Repeat the records exactly as they appear, starting with the line that contains "Examining this image, is" and going on through the line that contains "111 centimetres".
--- start Supplied information ---
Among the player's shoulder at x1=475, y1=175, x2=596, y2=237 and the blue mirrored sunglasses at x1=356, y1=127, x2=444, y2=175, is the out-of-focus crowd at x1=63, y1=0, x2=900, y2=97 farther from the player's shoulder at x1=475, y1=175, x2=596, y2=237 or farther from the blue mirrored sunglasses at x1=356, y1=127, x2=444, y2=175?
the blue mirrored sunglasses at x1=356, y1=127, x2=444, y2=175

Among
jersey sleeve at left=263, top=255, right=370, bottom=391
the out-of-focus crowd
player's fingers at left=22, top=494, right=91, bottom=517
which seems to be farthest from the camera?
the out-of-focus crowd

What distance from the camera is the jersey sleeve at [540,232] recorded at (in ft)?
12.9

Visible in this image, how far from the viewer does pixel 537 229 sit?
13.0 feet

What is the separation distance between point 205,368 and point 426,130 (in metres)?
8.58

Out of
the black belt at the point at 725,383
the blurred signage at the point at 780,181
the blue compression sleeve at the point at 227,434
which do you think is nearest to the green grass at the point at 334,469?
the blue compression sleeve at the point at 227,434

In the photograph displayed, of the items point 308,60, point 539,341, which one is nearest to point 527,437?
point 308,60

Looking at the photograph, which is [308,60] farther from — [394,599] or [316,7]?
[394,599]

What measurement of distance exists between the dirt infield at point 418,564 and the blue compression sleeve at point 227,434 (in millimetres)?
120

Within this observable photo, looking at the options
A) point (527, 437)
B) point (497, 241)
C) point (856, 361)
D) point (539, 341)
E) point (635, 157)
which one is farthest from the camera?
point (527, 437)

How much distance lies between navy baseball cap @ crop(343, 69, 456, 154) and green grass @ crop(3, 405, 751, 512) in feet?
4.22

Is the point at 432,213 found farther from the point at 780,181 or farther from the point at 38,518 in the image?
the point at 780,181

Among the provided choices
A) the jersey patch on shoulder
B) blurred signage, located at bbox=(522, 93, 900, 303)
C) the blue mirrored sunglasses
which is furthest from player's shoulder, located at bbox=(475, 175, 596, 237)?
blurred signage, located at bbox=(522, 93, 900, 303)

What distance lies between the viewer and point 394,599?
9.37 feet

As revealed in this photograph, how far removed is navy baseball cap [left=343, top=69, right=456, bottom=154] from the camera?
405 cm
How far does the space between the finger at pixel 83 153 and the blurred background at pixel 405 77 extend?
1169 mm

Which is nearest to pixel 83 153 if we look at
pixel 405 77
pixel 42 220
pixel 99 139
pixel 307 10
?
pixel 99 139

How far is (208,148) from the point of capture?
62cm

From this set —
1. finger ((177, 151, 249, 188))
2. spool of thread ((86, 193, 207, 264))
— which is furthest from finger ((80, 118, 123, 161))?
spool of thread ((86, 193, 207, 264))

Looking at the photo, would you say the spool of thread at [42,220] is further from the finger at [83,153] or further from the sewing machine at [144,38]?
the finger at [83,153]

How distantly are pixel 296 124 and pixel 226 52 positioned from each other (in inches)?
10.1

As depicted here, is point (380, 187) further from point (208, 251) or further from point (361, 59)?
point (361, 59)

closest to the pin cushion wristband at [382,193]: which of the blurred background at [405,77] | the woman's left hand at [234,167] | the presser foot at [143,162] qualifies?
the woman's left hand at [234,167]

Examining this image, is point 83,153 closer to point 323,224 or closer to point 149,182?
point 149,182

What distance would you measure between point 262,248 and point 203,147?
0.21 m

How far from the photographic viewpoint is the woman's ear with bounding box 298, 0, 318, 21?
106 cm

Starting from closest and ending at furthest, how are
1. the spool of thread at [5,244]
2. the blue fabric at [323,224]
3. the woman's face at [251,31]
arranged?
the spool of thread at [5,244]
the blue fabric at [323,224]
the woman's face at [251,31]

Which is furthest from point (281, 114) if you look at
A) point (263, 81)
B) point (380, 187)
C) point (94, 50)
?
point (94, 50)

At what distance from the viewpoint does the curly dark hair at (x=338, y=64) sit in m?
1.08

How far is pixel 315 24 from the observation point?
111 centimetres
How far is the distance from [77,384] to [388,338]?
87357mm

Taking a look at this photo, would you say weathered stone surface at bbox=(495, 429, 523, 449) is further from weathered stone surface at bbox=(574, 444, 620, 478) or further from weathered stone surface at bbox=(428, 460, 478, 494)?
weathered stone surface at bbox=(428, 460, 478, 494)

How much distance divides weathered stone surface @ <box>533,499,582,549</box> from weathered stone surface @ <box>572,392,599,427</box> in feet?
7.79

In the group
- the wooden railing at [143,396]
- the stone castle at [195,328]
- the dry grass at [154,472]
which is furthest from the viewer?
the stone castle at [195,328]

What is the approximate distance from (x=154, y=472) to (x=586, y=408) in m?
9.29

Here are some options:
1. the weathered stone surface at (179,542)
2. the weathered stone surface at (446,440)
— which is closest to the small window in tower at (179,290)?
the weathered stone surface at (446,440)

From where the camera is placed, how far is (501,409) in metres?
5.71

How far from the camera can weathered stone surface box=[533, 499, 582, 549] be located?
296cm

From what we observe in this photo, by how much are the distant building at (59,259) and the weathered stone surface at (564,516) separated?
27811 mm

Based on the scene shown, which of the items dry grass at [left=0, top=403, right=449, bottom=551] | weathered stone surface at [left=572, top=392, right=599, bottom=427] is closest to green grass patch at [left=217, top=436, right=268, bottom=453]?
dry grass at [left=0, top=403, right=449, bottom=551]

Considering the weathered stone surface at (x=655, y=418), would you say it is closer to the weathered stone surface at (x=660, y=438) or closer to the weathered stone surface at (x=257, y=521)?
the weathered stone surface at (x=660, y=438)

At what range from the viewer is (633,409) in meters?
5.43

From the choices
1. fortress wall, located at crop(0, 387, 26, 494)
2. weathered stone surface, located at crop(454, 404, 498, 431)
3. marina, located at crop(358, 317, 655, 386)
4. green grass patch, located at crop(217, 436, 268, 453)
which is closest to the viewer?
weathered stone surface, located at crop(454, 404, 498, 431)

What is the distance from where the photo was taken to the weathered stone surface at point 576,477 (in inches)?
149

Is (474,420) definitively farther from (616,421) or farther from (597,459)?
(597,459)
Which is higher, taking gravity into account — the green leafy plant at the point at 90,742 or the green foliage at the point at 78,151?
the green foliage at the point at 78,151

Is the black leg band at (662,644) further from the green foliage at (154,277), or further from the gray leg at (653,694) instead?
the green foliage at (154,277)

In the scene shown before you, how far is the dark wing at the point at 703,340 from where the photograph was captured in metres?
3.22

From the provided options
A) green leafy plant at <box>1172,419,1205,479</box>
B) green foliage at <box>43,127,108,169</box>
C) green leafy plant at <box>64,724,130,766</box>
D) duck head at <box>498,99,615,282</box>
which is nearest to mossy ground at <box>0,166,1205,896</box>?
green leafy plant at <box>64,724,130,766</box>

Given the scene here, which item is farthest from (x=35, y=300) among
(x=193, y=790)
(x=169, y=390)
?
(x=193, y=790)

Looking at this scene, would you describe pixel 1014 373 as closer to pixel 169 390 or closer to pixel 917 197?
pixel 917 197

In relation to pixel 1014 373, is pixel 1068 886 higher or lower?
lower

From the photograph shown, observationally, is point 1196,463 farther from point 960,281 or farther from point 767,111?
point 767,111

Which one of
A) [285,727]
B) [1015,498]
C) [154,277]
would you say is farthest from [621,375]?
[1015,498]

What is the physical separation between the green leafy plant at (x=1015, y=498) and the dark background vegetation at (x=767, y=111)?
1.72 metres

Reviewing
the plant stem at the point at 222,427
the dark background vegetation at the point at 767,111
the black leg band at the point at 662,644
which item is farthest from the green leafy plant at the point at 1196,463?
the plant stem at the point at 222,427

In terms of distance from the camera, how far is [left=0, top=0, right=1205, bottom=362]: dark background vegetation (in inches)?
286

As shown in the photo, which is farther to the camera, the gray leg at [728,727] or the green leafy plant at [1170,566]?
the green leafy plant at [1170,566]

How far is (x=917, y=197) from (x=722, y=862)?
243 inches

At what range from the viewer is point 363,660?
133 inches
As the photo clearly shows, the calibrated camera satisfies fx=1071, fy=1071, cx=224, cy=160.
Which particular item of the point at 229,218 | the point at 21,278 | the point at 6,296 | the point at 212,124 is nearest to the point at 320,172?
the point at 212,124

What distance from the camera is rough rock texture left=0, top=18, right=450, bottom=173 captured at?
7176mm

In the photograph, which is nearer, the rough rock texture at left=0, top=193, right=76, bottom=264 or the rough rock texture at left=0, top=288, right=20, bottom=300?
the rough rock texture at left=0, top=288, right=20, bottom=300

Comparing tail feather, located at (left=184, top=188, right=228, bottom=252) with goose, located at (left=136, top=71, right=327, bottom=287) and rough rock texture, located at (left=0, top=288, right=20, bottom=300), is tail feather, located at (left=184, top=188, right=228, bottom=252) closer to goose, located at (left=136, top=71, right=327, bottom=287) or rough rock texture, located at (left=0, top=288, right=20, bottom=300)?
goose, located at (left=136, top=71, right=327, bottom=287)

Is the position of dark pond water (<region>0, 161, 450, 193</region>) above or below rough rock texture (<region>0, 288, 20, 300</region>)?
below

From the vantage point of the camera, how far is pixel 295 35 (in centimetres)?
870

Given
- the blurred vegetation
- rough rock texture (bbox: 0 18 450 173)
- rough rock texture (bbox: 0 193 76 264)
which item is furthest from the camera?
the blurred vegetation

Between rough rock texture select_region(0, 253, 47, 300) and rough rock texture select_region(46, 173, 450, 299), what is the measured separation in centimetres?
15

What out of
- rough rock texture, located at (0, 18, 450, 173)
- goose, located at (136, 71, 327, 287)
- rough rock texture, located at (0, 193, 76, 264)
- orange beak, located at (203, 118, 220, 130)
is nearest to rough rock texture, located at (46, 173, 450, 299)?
--- end Supplied information ---
> **The completed task**:
Examining this image, is point 83,153 closer to point 323,224 or closer to point 149,182?
point 149,182

What distance would you measure between point 262,248 and point 203,147?
0.21 m

How far from the photographic viewpoint is the woman's ear with bounding box 298, 0, 318, 21?
106 cm

Starting from closest and ending at furthest, how are
1. the spool of thread at [5,244]
2. the blue fabric at [323,224]
3. the woman's face at [251,31]
arranged?
the spool of thread at [5,244]
the blue fabric at [323,224]
the woman's face at [251,31]

Which is furthest from point (281, 114) if you look at
A) point (263, 81)
B) point (380, 187)
C) point (94, 50)
?
point (94, 50)

At what distance from the viewpoint does the curly dark hair at (x=338, y=64) sit in m?
1.08

How far is pixel 315 24 from the observation point?
111 centimetres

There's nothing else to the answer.